Lucie Tiffenat, Angélo Frébault, Atonia Teriinohorai et Cyril Le Gayic, les leaders de l'intersyndicale contre la réforme du système des retraites.
Lucie Tiffenat, Angélo Frébault, Atonia Teriinohorai et Cyril Le Gayic, les leaders de l'intersyndicale contre la réforme du système des retraites.
PAPEETE, 30 avril 2018 - Accusés par le Tapura Huiraatira de complot en vue "pourquoi pas" de l’organisation d’émeutes, les leaders de l’intersyndicale contre la réforme des retraites démentent mais confirment soutenir le Tahoera’a Huiraatira pour les Territoriales.

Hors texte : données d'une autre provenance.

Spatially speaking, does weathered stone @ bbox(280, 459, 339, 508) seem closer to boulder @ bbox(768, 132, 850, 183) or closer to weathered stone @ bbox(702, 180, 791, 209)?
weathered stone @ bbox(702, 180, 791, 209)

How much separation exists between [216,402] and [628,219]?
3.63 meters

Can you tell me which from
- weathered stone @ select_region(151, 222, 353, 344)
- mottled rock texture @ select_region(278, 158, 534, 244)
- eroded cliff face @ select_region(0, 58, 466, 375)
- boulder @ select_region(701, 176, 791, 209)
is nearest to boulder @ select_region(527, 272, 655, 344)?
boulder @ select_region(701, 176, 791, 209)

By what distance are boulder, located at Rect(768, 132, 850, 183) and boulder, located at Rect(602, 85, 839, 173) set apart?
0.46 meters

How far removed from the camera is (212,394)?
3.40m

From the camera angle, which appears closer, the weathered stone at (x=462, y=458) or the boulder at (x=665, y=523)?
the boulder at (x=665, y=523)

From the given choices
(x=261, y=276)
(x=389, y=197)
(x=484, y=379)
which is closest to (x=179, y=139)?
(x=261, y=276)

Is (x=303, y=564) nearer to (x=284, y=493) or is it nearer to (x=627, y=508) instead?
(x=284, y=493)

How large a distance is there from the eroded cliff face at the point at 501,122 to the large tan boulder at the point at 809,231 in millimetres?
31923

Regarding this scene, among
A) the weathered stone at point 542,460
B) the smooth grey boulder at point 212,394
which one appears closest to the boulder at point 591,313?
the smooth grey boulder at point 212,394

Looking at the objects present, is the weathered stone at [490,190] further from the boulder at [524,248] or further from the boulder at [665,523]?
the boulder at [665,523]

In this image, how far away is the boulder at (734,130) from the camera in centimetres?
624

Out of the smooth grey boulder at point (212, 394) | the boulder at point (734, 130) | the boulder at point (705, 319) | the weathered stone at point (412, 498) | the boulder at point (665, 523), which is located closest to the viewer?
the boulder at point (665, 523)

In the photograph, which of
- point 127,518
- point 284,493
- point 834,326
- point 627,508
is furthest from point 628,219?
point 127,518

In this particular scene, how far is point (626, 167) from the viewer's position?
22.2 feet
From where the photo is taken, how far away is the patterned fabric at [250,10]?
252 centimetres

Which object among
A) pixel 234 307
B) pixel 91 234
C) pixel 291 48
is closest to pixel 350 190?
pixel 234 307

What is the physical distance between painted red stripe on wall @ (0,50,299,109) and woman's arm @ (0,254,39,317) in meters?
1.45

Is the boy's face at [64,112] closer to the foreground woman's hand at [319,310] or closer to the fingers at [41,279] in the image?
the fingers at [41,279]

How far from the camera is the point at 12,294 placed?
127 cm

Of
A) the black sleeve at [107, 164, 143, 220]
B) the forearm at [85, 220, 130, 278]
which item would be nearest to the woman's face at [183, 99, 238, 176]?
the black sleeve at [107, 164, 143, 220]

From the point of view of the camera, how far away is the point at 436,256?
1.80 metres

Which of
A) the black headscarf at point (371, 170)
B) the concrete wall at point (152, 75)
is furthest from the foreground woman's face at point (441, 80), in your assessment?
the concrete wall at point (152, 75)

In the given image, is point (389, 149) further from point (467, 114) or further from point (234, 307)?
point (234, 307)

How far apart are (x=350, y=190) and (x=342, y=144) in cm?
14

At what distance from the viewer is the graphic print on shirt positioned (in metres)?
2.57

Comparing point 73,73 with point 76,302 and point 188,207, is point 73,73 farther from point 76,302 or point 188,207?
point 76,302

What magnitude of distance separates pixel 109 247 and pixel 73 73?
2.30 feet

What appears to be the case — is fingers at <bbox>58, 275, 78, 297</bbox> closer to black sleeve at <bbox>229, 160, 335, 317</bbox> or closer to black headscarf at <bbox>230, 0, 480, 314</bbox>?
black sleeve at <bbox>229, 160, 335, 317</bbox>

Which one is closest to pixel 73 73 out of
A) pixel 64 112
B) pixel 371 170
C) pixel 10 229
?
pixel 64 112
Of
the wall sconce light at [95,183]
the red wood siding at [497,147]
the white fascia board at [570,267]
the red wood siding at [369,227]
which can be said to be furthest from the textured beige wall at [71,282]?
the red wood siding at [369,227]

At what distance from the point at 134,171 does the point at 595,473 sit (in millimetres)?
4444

Le second tour des Territoriales aura lieu ce dimanche en Polynésie française. L’enjeu est de taille : définir le visage de l’assemblée territoriale, troisième institution du Pays, pour les cinq ans à venir. Le Tahoera’a Huiraatira s’est illustré par une contre-performance, en se plaçant près de 17 000 voix derrière le Tapura Huiraatira, au premier tour de scrutin dimanche 22 avril, sur l’ensemble de la Polynésie française. Un tel résultat au second tour offrirait une majorité de 36 à 38 élus au parti d’Edouard Fritch, le 6 mai. Et c’est dans ce contexte que le Tapura Huiraatira s’en prend aujourd’hui aux leaders syndicaux, en les accusant de "manipuler les salariés".

Dans un communiqué diffusé dimanche après-midi, le parti de la majorité accuse l’intersyndicale contre la réforme des retraites de s’être réunie vendredi "au CESC pour discuter stratégie politique pour le second tour, et pourquoi pas des émeutes voulues par Flosse". Et, en tout état de cause, "faire barrage au Tapura", "mobiliser les salariés (…) et espérer faire revenir le Tahoeraa sur le devant de la scène".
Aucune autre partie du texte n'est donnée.